Segment Start: DATA PROVIDED

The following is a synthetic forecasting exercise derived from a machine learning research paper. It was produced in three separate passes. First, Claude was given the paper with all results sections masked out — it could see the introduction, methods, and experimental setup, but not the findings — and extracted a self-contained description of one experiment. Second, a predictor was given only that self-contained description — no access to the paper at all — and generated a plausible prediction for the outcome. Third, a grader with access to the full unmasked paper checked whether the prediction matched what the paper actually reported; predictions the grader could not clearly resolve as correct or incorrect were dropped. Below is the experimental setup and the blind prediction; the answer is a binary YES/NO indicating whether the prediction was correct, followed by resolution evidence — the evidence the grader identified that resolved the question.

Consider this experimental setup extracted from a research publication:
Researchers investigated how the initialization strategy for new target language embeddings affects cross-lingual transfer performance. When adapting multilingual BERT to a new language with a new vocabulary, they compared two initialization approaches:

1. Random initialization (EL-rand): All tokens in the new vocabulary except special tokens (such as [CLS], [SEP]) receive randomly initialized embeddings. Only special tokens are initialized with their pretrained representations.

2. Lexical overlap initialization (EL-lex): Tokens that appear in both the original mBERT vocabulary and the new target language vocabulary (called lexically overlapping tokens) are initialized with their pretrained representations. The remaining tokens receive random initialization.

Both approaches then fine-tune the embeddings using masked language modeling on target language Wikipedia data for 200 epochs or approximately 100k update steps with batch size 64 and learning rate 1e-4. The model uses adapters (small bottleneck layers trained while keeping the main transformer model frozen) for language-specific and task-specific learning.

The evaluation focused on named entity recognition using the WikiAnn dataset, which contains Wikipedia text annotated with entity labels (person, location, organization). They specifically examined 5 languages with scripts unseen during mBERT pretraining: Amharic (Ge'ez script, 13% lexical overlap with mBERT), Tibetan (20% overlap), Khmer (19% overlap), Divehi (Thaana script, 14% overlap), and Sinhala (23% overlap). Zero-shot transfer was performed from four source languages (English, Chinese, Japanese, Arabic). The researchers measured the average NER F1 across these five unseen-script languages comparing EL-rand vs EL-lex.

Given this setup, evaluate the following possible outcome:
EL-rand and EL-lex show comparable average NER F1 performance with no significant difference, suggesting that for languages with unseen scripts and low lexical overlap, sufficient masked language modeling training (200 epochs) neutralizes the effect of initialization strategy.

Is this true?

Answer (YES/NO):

Segment End: DATA PROVIDED

** YOUR OBJECTIVE **
Repeat every record above. Each one must match exactly.

** SOLUTION TO THIS EXERCISE **
The following is a synthetic forecasting exercise derived from a machine learning research paper. It was produced in three separate passes. First, Claude was given the paper with all results sections masked out — it could see the introduction, methods, and experimental setup, but not the findings — and extracted a self-contained description of one experiment. Second, a predictor was given only that self-contained description — no access to the paper at all — and generated a plausible prediction for the outcome. Third, a grader with access to the full unmasked paper checked whether the prediction matched what the paper actually reported; predictions the grader could not clearly resolve as correct or incorrect were dropped. Below is the experimental setup and the blind prediction; the answer is a binary YES/NO indicating whether the prediction was correct, followed by resolution evidence — the evidence the grader identified that resolved the question.

Consider this experimental setup extracted from a research publication:
Researchers investigated how the initialization strategy for new target language embeddings affects cross-lingual transfer performance. When adapting multilingual BERT to a new language with a new vocabulary, they compared two initialization approaches:

1. Random initialization (EL-rand): All tokens in the new vocabulary except special tokens (such as [CLS], [SEP]) receive randomly initialized embeddings. Only special tokens are initialized with their pretrained representations.

2. Lexical overlap initialization (EL-lex): Tokens that appear in both the original mBERT vocabulary and the new target language vocabulary (called lexically overlapping tokens) are initialized with their pretrained representations. The remaining tokens receive random initialization.

Both approaches then fine-tune the embeddings using masked language modeling on target language Wikipedia data for 200 epochs or approximately 100k update steps with batch size 64 and learning rate 1e-4. The model uses adapters (small bottleneck layers trained while keeping the main transformer model frozen) for language-specific and task-specific learning.

The evaluation focused on named entity recognition using the WikiAnn dataset, which contains Wikipedia text annotated with entity labels (person, location, organization). They specifically examined 5 languages with scripts unseen during mBERT pretraining: Amharic (Ge'ez script, 13% lexical overlap with mBERT), Tibetan (20% overlap), Khmer (19% overlap), Divehi (Thaana script, 14% overlap), and Sinhala (23% overlap). Zero-shot transfer was performed from four source languages (English, Chinese, Japanese, Arabic). The researchers measured the average NER F1 across these five unseen-script languages comparing EL-rand vs EL-lex.

Given this setup, evaluate the following possible outcome:
EL-rand and EL-lex show comparable average NER F1 performance with no significant difference, suggesting that for languages with unseen scripts and low lexical overlap, sufficient masked language modeling training (200 epochs) neutralizes the effect of initialization strategy.

Is this true?

Answer (YES/NO):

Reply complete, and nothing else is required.